I am spending a couple of weeks at the cottage where I read many of my Emilie Loring books when I was a kid. My grandparents bought it nearly sixty years ago, a cheery, little cottage on the edge of a crystal clear, pine-tree-lined, Wisconsin lake.
Grandma belonged to the same generation as Emilie’s children, accustomed to routines of an earlier age. Each morning, we awoke to a four-course breakfast: juice or half a grapefruit, cereal, eggs with bacon or sausage, and sweet rolls. We helped Grandma clean up, and then we were sent out to play, not to return until lunchtime.
We canoed from lake to lake, swam off our wooden float, or climbed up to lie flat on top of it, bobbing up and down on the waves of ski boats. Sometimes, we played goofy golf and came home with a snow cone or frozen candy bar. Other times, we walked or rowed to a nearby park that had its own museum, souvenir shops, swings, and woodsy paths ornamented with LOTS of concrete statuary (This IS Wisconsin, after all.)
Somehow, without a watch among us, we returned home exactly in time for lunch. Grandma placed a plate of sandwiches in the center of the table, cut into tidy fourths. At home, we ate bologna and cheese. At Grandma’s, we might have liverwurst or cotto salami with those hard bits of pepper in them. Her pickles might be cucumbers, but they might also be cauliflower, watermelon rind, or green beans. Grandma’s unmatched plates all had flowers on them, and she poured our Kool Aid from a navy-blue, Fiestaware pitcher. When we finished our sandwiches, Grandma went to the kitchen and returned with a plate of cookies—sometimes homemade, sometimes Archway.
Then, it was reading time. After lunch, everyone rested, parents and children alike. We didn’t have to sleep, only rest, so we chose to read, draped sideways across our beds. If the weather was good, we leaped up when the hour was over. If it was too cold or rainy to be on the lake, we might read all afternoon.

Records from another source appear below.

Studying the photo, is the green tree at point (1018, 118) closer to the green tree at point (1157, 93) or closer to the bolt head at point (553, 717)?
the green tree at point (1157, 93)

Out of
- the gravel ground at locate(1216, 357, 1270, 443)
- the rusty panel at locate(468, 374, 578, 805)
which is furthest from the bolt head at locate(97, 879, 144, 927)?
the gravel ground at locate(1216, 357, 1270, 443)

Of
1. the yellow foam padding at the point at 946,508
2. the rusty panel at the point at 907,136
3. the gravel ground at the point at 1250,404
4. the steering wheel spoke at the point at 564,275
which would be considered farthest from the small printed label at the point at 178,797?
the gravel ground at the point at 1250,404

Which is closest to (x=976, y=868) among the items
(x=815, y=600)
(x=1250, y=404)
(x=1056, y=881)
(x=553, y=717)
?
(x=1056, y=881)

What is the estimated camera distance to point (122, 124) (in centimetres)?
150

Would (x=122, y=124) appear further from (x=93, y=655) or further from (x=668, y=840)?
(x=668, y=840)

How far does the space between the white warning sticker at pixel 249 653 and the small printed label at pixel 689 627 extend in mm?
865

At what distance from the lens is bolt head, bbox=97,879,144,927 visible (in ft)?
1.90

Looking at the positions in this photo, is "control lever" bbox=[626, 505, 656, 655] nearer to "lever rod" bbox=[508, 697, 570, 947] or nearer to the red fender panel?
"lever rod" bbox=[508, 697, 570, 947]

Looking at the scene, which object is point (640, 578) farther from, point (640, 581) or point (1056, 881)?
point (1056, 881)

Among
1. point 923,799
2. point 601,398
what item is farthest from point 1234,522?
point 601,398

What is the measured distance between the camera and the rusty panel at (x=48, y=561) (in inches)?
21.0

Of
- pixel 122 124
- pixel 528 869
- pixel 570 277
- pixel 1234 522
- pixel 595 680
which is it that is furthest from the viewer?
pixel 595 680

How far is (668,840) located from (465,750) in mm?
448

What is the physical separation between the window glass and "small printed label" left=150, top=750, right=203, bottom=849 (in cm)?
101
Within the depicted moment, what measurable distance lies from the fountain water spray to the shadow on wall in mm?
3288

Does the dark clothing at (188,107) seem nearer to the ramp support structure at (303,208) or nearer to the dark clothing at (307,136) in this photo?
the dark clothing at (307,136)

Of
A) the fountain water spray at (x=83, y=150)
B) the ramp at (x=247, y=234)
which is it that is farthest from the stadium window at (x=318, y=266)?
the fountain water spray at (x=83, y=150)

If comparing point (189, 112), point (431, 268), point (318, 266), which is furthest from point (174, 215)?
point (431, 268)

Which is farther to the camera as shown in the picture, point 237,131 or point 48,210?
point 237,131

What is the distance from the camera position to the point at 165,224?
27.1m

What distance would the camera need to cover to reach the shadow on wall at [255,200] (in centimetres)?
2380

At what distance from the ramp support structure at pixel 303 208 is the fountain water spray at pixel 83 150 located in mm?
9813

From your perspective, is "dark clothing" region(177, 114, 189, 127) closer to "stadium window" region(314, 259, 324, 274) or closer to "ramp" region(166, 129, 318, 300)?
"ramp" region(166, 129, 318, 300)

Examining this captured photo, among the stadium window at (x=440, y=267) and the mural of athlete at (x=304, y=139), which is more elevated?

There’s something magical about the books we read in the summer–a time apart and stories that take you further. In addition to “Emilies,” I remember the Classic Comics version of Oliver Twist, Grandma’s Readers’ Digest Condensed Books, my father’s Tom Swifts, and the forever-family-favorite, The Book of Knowledge.
My sisters and I are spaced nearly three years apart with eight years between my eldest sister and me, the youngest. Emilie Loring books—and the lake—were some of the few things we had in common as we hurried through our teens. We bought the books downtown, at Schultz Bros., the dime store that promised “nearly everything from alarm clocks to zippers.” We chose the most interesting of the titles we didn’t have yet and took turns reading them.
Wisconsin was my Maine. I heard lapping water every morning, smelled the spicy scent of pines, pushed off from shore to paddle wherever I wanted. There were no real lighthouses near us, but the miniature ones in people’s yards were a little exciting. With my eyes closed, the hum of boat motors could easily have been Tod Kent’s launch or Melissa Barclay’s runabout (Give Me One Summer). The occasional boatload of boy skiers presented romantic—but untried–possibility. It was easy to dream.
The air was sweet with the breath of blossoms, spicy with the tang of kelp and the scent of balsam, spruce, pine and arborvitae… She stepped carefully into the flying outboard she had named The Scribbler, moored at the float. Give Me One Summer
Grandma and Grandpa have been gone thirty years. The Schultz Bros. store was replaced by an attorney’s office and fabric shop. But the lake is still here, and so are my sisters, my mom, the pines, the boats… and the books. I brought four with me this trip, the next in our sequential reading: Today is Yours, High of Heart, Across the Years, and There Is Always Love. We are a month ahead of the summer solstice, but I don’t care. School is out, graduation is over, and I declare that summer has begun.